## READING TEXT
BEGIN
Experts say established methods of directing campaigns toward physicians don’t work because unlike large therapeutic categories, such as cardiovascular or diabetes, the patients and their caregivers must be front and center.
“Patient-centricity in both product development and commercialization is the key consideration with rare diseases,” says Alain Gilbert, co-chairman of Bionest Partners. “Orphan drugs are often initiated by patient associations that work to motivate companies — typically biotech companies — to develop products for these smaller populations, whereas traditional pharma companies tend to define the patient need and then develop a program. This is the biggest difference between rare disease and more traditional pharma.”
Denise Von Dohren, VP, Access Solutions, at RxCrossroads Specialty Solutions, says because the patient population for rare diseases is much smaller than with other diseases, a targeted marketing approach must be used to the patients and caregivers as they have a strong desire for continuous learning regarding their disease.
“Considering more than 50% of rare diseases touch children, reaching parents, caregivers, and advocacy groups should be the first stage of outreach, and incorporating frequent and personalized methods of engagement into a support program is extremely important,” she says. “Caregivers of young patients thrive on information, so consideration should be given to strong digital campaigns using social media and viral marketing.”
Information must be comprehensive and specific for multiple stakeholders, Ms. Von Dohren says. “Healthcare professionals, patients, and caregivers need information regarding therapy access, financial support, patient-assistance programs, clinical nursing support, and disease education,” she notes.
In rare diseases, it is plausible for pharmaceutical marketers to have direct relationships with literally all of their patients, says Matthew Howes, executive VP, strategy and growth, Palio, an inVentiv Health company. “In fact, that should be their goal,” he says. “Once the relationship is established, marketers can then co-create content and deliver content interventions that address gaps in care beyond the product.”
This includes help in overcoming stress and depression, and providing patients with an understanding of their condition, a sense of control, a network of support, and an outlet for emotional frustration, Mr. Howes adds.
“For rare diseases, support must be for patients and families through every step of the journey, including disease education, drug information, reimbursement help, and lifestyle management,” he says.
Among the most important voices for patients with rare diseases are the patient associations.
Indeed, patient associations have been central to the development of products for patients suffering from rare diseases, and these organizations work to incentivize companies to develop products for patients suffering from these conditions.
“Patients and caregivers often join rare disease communities in order to connect with others who are experiencing similar patient journeys because so little information may be available,” Ms. Von Dohren says. “Helping with this disease engagement assists the patient in receiving a comprehensive patient experience.”
Those associations are very influential in terms of access to patients, and rare diseases companies work closely with them to organize focused events and build personal relationships with the patient, says Anne Sophie Demange, manager, Bionest Partners.
Building relationships with advocacy groups can go a long way in connecting with patients, as well as getting disease education, treatment information, and support, Ms. Von Dohren adds.
“Partnering with patient advocacy groups that have relationships with patients will provide feedback on the best way to communicate with a specific patient population,” she says.
It is critical to engage with patient organizations early in the development process when operating in the rare disease space, says Bradley Campbell, president and chief operating officer at Amicus Therapeutics.
END
## EXCERPTED RECORDS
BEGIN
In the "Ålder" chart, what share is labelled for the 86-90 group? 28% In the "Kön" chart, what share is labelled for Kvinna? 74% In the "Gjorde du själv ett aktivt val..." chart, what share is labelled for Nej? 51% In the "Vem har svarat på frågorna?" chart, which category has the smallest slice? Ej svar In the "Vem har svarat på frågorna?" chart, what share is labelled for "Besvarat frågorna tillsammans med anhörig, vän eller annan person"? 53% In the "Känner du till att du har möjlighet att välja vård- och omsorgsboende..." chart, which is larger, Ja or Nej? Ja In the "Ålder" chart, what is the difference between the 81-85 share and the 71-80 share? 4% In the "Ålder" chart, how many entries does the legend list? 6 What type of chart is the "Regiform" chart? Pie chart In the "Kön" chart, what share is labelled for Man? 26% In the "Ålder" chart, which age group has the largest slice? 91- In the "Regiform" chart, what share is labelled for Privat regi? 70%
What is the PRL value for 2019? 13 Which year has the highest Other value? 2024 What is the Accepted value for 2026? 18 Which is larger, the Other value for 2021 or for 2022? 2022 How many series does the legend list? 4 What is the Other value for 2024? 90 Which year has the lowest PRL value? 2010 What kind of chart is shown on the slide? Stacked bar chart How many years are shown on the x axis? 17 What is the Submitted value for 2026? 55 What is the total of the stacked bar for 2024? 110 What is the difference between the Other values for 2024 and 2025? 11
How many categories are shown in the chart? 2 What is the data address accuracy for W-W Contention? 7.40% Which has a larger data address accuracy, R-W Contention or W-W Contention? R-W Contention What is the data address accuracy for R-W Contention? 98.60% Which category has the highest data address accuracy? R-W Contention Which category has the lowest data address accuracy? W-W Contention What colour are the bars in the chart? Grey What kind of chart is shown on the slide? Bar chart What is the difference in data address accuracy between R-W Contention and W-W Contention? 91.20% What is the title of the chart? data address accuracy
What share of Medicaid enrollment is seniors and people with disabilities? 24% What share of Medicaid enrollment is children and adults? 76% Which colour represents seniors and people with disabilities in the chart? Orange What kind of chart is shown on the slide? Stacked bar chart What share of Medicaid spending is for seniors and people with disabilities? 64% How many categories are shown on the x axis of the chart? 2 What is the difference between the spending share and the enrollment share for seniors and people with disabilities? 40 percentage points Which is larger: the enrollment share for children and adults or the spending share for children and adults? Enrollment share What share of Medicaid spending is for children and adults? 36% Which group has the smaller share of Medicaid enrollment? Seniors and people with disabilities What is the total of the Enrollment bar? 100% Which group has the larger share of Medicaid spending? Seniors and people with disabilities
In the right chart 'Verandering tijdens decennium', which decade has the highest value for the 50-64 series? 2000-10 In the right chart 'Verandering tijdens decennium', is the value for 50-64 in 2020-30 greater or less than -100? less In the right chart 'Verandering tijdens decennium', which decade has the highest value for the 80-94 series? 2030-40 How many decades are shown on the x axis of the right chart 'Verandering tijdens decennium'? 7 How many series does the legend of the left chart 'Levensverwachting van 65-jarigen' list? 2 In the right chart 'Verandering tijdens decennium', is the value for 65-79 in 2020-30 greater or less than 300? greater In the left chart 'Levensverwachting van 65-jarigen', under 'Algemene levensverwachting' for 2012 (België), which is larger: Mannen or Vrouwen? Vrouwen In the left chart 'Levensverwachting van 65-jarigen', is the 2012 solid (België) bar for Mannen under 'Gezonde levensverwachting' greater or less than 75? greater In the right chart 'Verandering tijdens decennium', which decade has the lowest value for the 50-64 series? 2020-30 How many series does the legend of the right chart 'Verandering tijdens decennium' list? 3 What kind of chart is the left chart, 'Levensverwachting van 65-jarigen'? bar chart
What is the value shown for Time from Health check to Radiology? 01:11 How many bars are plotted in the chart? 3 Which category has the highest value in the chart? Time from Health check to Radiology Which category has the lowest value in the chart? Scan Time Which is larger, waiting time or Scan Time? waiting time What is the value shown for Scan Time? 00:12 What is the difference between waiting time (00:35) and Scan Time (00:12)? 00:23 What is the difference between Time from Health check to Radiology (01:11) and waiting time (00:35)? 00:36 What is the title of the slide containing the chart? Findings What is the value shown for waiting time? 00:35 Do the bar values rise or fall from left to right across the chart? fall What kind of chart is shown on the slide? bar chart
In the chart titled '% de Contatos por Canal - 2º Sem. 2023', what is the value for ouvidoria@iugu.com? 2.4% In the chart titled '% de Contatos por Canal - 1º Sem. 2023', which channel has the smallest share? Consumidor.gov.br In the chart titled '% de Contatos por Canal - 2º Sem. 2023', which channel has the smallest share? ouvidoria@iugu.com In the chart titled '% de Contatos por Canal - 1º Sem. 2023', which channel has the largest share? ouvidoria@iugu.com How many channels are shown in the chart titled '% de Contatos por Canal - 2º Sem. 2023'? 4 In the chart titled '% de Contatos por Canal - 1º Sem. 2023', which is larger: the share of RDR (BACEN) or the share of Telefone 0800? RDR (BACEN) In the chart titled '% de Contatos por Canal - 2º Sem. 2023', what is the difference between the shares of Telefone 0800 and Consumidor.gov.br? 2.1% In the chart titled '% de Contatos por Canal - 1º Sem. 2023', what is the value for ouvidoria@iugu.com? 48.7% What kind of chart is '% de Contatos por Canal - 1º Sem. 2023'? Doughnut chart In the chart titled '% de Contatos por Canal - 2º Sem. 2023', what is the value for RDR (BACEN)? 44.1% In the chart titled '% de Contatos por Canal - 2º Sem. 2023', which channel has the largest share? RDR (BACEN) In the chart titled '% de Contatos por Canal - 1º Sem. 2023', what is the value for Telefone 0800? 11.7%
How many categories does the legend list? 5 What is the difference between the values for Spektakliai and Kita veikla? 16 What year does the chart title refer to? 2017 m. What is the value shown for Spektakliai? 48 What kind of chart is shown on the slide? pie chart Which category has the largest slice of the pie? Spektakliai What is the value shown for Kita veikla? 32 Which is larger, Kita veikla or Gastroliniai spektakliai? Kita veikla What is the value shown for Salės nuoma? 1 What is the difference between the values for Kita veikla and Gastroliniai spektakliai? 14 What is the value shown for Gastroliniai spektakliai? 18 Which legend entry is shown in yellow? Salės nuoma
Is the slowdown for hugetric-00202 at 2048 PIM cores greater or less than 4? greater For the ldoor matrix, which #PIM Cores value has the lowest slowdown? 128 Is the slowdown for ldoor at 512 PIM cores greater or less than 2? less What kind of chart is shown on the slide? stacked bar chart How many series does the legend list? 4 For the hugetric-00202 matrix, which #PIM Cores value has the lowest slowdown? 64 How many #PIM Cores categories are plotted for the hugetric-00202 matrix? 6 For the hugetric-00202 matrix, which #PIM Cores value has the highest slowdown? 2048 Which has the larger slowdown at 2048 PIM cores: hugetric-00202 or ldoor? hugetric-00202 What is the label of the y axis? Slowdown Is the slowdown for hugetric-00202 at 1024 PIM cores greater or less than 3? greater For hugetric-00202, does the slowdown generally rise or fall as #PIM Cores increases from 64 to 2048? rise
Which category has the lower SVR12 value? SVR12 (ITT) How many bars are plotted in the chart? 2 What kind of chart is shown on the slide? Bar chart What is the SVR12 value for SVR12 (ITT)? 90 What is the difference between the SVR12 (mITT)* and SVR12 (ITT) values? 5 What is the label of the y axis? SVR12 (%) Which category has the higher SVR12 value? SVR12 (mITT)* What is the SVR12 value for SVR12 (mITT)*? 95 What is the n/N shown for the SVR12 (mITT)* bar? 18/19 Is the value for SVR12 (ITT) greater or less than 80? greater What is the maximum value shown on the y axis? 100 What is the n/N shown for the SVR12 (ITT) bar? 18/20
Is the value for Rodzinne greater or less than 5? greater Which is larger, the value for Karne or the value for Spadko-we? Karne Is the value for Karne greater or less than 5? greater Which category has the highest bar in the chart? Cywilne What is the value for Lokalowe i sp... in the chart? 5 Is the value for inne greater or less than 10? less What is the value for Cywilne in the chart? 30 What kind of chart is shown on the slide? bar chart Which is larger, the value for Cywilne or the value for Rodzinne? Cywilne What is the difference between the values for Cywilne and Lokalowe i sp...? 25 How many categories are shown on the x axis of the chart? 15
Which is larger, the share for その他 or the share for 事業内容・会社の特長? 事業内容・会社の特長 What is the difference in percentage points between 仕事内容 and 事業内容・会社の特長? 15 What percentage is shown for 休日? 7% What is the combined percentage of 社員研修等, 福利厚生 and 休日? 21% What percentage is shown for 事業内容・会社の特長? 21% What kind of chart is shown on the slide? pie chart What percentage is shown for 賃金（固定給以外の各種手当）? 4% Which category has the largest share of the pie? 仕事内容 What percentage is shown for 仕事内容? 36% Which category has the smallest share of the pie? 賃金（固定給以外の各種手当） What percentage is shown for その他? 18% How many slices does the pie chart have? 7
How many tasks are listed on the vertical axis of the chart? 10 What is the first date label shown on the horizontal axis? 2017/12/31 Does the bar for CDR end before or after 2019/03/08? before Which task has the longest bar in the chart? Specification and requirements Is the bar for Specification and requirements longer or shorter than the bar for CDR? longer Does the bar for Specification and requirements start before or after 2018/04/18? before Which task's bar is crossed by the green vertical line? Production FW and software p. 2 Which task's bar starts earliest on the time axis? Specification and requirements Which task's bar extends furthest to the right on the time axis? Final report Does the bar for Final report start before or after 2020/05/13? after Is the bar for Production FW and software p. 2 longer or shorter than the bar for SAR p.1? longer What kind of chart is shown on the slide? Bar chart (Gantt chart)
END
## EXERCISE
In the passage on marketing for rare diseases, what share of rare diseases is said to touch children?

## SOLUTION TO THIS EXERCISE
More than 50%.